R. Livinsgton Beeckman moved to 13 Brown Street in 1913 and used the building while in office from 1915 to 1921. The "executive residence" was the site of an annual reception for members of the [R.I.] Legislature as well as an annual dinner for members of the press.

During that time, the building housed Beeckman's personal collection of four French and Flemish tapestries and four embroidered armorial tapestries from the 16th and 18th centuries, which were briefly exhibited at the Rhode Island School of Design after Beeckman's move.

In a first-person recollection of the 1919 dinner for the press, journalist David Patten (who started his career as a reporter in 1918 and went on to become the managing editor of the Providence Journal and Evening Bulletin) recalled an extensive serving staff, music from a hidden string orchestra, and "RLB" engraved silverware.

▶ **Apply what you read**
(1) According to the passage on 13 Brown Street, during which years did Beeckman use the building while in office?
(2) Write the next part of the passage on 13 Brown Street, starting after its final sentence.
The records that follow are drawn from a separate source.

▶ **Records provided**
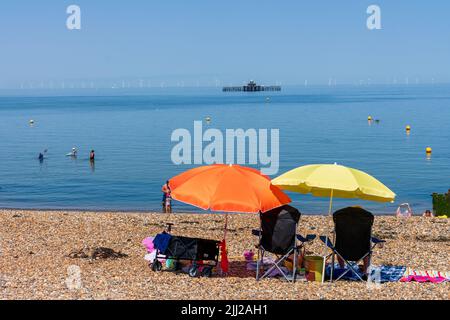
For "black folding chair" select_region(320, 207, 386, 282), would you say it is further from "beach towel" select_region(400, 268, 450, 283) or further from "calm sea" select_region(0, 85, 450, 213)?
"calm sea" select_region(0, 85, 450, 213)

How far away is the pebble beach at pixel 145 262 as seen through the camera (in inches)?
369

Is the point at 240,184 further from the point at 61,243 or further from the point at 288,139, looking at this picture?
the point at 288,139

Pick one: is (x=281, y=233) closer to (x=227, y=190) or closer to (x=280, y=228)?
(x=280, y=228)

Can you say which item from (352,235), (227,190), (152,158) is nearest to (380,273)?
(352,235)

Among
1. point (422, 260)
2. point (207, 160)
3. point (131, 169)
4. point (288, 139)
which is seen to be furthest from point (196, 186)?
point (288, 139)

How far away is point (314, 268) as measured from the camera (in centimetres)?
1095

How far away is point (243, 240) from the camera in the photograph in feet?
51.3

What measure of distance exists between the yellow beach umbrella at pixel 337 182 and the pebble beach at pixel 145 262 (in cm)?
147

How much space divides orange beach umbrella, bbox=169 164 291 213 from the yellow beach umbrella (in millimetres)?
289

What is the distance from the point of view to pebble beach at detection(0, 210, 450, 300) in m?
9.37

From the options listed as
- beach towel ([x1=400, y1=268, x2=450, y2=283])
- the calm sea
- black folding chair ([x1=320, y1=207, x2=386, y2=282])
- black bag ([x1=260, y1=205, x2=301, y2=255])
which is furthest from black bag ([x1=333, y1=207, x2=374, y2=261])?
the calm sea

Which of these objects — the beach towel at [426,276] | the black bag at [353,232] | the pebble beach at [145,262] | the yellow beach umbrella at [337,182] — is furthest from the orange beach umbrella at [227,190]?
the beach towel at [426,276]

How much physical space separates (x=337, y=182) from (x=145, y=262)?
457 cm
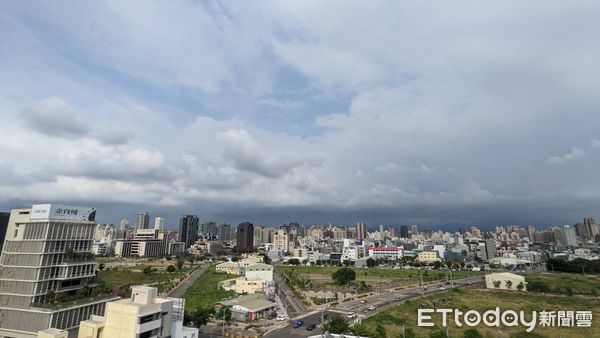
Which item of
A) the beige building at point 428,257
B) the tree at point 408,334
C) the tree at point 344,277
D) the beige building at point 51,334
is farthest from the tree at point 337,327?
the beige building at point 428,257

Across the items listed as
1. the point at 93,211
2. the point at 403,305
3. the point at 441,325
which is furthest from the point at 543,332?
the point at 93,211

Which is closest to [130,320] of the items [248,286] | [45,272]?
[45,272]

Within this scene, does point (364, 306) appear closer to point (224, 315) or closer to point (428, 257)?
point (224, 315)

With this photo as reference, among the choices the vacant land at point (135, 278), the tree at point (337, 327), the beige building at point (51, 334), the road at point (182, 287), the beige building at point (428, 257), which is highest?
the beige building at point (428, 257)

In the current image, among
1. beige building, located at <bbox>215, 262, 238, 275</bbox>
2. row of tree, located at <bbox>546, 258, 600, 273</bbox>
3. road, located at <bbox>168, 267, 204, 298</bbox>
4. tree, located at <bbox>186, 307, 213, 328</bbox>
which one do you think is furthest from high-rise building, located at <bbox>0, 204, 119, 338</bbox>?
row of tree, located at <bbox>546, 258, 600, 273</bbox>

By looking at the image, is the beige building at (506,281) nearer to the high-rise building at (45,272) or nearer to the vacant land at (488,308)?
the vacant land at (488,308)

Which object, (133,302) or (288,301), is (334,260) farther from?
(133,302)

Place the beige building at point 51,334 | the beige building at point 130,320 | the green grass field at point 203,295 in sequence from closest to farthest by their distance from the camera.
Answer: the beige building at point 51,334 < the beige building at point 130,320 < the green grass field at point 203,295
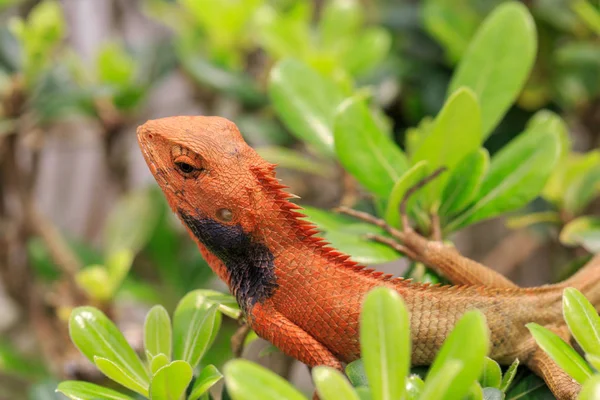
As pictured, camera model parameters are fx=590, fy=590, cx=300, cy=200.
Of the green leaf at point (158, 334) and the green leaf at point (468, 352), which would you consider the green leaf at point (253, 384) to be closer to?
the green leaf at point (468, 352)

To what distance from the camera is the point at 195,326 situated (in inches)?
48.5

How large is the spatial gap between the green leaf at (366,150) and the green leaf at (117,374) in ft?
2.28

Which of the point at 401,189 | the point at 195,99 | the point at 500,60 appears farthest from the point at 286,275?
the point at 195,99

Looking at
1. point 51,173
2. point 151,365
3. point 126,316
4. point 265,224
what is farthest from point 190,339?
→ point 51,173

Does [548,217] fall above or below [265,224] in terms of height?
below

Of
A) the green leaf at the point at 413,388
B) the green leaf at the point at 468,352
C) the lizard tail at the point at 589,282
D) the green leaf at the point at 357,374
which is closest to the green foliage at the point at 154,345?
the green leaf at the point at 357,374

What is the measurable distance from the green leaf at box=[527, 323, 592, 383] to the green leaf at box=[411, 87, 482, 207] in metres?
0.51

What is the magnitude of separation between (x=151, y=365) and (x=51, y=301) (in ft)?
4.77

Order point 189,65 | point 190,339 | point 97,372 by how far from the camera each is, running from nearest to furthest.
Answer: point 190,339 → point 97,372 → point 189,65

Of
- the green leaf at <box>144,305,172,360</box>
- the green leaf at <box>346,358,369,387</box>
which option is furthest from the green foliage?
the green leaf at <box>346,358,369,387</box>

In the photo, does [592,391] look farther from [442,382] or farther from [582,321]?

▶ **Answers by task**
(1) From 1915 to 1921.

(2)
== Faculty Club (1922–1938) ==
Brown University acquired the building in 1922 to house faculty and graduate students and converted the first floor into its faculty club. The new facility opened in March 1923 on Visiting Day in the presence of "more than 200 alumni, many members of the corporation and board of trustees, and practically all the faculty."

The ballroom was kept "for the holding of meetings and for social purposes," with white and gold walls and panels of light blue and cream-colored velvet velour. Other features included, on the first floor, a lounge, a library and a dining room, the latter two rooms "exquisitely finished in brown oak"; in the basement, "a commodious room where billiards will afford relaxation"; and a new steam heating system to serve the apartments of "bachelor members" of the faculty and graduate student body.

== Brown University Infirmary and Health Services (1939–2021) ==
A $300,000 gift by Charles Henry Hare (Class of 1885) made the conversion of the building into Brown's infirmary possible together its naming for E. Benjamin Andrews, president of Brown University from 1889 to 1898. The new infirmary included X-ray machinery and a developing room in the basement; a waiting room, a medical office, a surgical office on the first floor; a dental office on the second floor; and rooms for in-patients.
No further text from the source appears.